**本文抜粋**
___
また、ストレスが多いと免疫力が低下するため、ストレスを感じやすい人や疲労が溜まっている人も注意が必要です。
足の赤い斑点の原因③ 薬疹
薬疹とは、薬剤に対するアレルギー反応で皮膚に発疹が出ている状態です。
薬を使用して数分以内に症状があらわれるケースもあれば、数時間・数日・数週間後にあらわれるケースもあります。
主に
薬に対するアレルギー反応
薬の副作用
長期間の摂取による薬剤の蓄積
少量の薬剤でも過剰状態(不耐性)
本来の薬理作用と異なる効果(特異体質)
などによって発疹が出ている状態です。
斑点の特徴
赤い発疹が盛り上がっている(膨疹)
___
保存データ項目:
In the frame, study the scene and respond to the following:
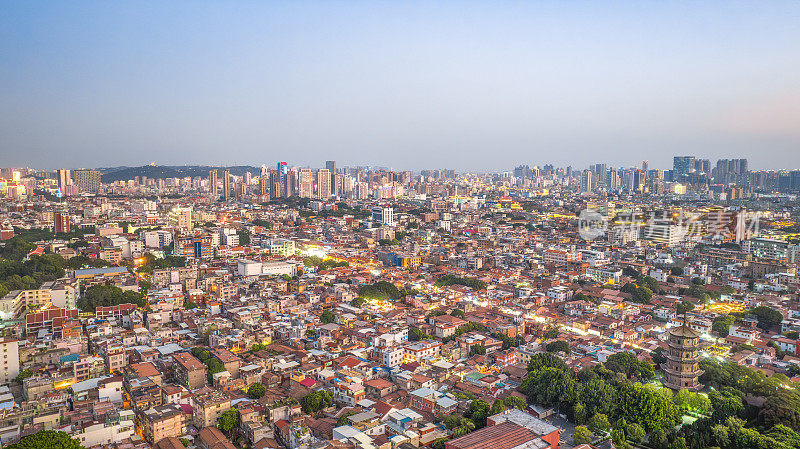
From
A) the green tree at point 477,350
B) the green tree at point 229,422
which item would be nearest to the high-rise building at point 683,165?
___
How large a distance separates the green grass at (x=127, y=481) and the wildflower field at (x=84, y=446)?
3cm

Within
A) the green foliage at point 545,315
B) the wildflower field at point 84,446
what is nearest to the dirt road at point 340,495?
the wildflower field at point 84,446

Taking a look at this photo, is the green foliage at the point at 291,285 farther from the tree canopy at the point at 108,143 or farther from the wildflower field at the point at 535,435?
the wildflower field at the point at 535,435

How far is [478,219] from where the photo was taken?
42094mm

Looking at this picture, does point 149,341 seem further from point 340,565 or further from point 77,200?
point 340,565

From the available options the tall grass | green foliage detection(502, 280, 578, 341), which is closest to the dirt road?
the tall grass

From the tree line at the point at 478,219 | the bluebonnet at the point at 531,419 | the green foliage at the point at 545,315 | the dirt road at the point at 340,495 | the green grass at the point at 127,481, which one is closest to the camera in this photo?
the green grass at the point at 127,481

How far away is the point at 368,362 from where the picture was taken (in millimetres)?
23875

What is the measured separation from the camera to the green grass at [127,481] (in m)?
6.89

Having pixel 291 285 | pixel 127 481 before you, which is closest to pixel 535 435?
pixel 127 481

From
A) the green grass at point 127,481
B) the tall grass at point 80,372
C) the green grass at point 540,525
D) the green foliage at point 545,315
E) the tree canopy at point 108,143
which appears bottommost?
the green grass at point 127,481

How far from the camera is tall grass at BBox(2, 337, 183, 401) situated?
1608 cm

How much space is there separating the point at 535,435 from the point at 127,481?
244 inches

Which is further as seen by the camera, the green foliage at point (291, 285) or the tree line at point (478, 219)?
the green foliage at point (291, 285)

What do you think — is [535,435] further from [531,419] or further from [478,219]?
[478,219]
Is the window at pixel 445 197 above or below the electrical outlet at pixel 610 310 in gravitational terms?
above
___
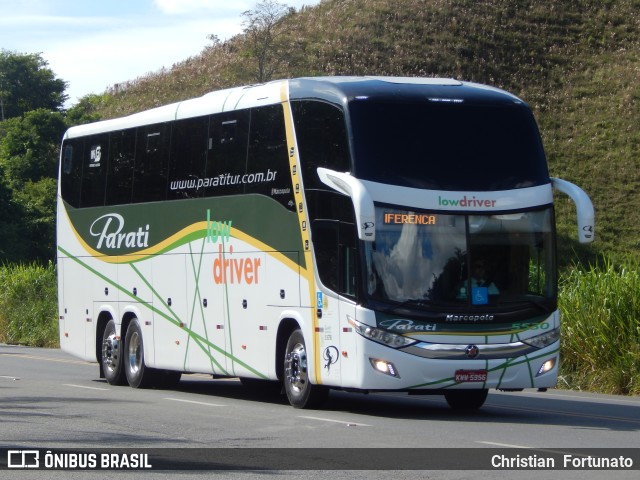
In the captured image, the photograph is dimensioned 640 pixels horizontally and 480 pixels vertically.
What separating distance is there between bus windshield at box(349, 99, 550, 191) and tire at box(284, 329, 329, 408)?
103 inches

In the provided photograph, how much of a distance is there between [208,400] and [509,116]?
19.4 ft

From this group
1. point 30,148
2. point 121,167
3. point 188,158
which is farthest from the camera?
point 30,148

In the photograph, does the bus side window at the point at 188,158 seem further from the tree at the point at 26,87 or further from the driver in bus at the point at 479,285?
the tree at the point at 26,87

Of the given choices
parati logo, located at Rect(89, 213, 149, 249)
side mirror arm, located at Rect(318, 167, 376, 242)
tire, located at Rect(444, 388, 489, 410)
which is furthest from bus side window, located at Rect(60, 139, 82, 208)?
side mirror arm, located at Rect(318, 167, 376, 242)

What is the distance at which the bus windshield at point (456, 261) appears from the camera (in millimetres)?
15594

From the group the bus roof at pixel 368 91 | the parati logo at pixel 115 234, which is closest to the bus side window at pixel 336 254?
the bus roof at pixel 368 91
___
**作業内容**
- 1) 本文の「薬疹とは、薬剤に対するアレルギー反応で皮膚に発疹が出ている状態です。」を英語に訳してください。
- 2) 本文のうち、「足の赤い斑点の原因③ 薬疹」で始まり「などによって発疹が出ている状態です。」で終わる部分をそのまま書き写してください。
これらの項目は参照しなくてかまいません。

**出力結果**
- 1) A drug eruption is a condition in which a rash appears on the skin as an allergic reaction to a medication.

- 2)
足の赤い斑点の原因③ 薬疹
薬疹とは、薬剤に対するアレルギー反応で皮膚に発疹が出ている状態です。
薬を使用して数分以内に症状があらわれるケースもあれば、数時間・数日・数週間後にあらわれるケースもあります。
主に
薬に対するアレルギー反応
薬の副作用
長期間の摂取による薬剤の蓄積
少量の薬剤でも過剰状態(不耐性)
本来の薬理作用と異なる効果(特異体質)
などによって発疹が出ている状態です。